(Visual spatial reasoning items)
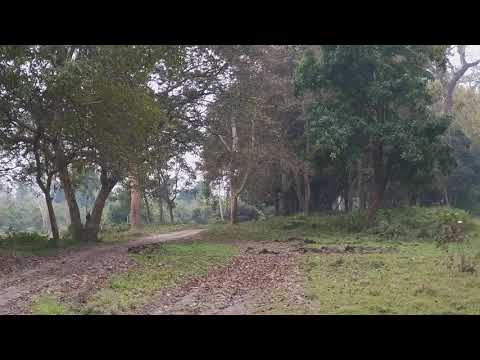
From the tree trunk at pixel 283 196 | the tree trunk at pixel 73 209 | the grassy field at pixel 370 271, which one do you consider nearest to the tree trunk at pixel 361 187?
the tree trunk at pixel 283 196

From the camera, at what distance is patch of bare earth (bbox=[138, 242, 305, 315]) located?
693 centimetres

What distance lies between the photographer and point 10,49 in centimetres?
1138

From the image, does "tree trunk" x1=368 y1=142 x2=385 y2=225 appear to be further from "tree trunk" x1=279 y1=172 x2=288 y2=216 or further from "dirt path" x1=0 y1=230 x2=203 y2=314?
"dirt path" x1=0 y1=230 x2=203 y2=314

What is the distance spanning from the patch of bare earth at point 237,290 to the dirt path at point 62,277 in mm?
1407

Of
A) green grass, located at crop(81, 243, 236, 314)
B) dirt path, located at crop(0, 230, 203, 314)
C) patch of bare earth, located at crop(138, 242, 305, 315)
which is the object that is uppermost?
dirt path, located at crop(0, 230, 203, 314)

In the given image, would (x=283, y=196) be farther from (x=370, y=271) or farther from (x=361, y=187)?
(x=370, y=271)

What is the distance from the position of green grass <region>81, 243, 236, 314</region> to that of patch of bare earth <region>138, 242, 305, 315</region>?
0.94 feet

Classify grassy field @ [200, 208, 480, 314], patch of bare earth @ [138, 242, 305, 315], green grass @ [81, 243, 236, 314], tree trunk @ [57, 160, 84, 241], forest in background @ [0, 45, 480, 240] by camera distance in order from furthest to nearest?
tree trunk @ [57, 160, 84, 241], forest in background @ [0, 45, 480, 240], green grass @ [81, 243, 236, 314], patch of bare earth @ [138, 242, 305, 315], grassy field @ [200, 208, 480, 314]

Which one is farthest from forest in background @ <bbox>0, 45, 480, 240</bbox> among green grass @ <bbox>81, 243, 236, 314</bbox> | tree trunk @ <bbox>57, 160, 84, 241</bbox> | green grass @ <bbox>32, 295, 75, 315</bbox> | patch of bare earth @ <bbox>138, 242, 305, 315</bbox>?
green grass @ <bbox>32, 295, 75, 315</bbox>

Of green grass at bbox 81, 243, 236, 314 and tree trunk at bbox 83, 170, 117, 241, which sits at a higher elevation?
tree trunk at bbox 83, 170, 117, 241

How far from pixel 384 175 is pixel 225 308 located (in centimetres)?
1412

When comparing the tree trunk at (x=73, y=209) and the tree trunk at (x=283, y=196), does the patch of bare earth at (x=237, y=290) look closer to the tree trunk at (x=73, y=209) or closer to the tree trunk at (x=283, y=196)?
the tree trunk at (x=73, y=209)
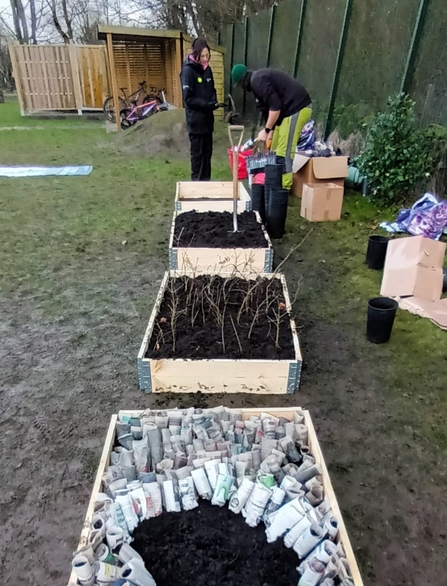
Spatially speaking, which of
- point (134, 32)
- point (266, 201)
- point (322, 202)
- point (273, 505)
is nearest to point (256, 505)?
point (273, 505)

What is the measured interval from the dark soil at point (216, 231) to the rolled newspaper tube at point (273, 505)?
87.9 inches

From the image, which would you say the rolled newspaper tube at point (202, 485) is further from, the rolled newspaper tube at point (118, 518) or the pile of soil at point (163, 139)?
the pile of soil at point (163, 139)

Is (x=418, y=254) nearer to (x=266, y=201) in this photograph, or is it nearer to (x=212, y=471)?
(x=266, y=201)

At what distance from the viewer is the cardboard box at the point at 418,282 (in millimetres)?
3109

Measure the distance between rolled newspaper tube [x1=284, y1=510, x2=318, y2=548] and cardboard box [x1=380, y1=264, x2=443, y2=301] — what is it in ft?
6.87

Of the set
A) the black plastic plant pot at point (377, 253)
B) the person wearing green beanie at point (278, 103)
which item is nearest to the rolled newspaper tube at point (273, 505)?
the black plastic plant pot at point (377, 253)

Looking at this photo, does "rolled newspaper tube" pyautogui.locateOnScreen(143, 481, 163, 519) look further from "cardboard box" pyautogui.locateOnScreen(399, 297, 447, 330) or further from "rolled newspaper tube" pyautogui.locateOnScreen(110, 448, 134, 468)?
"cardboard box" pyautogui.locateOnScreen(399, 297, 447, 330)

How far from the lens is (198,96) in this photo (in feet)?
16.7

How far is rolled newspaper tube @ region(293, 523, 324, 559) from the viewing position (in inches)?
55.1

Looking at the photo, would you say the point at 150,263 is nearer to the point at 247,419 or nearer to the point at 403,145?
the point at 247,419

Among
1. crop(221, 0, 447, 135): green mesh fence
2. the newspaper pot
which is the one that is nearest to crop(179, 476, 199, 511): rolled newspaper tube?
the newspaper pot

REQUIRED TASK –
Copy out the lines from the one containing "From the camera, at" through the one containing "315], grassy field @ [200, 208, 480, 314]", both included, with no changes.

WRITTEN RESPONSE –
From the camera, at what distance is patch of bare earth (bbox=[138, 242, 305, 315]) located?
693 centimetres

What distance lies between the photographer and point 10,49 in centimetres?
1138

From the image, does "tree trunk" x1=368 y1=142 x2=385 y2=225 appear to be further from "tree trunk" x1=279 y1=172 x2=288 y2=216 or further from "dirt path" x1=0 y1=230 x2=203 y2=314?
"dirt path" x1=0 y1=230 x2=203 y2=314

What is the distance spanning from the patch of bare earth at point 237,290 to the dirt path at point 62,277 in mm?
1407

Of
A) green grass, located at crop(81, 243, 236, 314)
B) dirt path, located at crop(0, 230, 203, 314)
C) patch of bare earth, located at crop(138, 242, 305, 315)
which is the object that is uppermost?
dirt path, located at crop(0, 230, 203, 314)

In the given image, would (x=283, y=196) be farther from (x=370, y=271) or farther from (x=361, y=187)?
(x=370, y=271)

What is the distance from the position of green grass <region>81, 243, 236, 314</region> to that of patch of bare earth <region>138, 242, 305, 315</region>?
0.94 feet

Classify grassy field @ [200, 208, 480, 314], patch of bare earth @ [138, 242, 305, 315], green grass @ [81, 243, 236, 314], tree trunk @ [57, 160, 84, 241], forest in background @ [0, 45, 480, 240] by camera distance in order from furthest to nearest?
tree trunk @ [57, 160, 84, 241], forest in background @ [0, 45, 480, 240], green grass @ [81, 243, 236, 314], patch of bare earth @ [138, 242, 305, 315], grassy field @ [200, 208, 480, 314]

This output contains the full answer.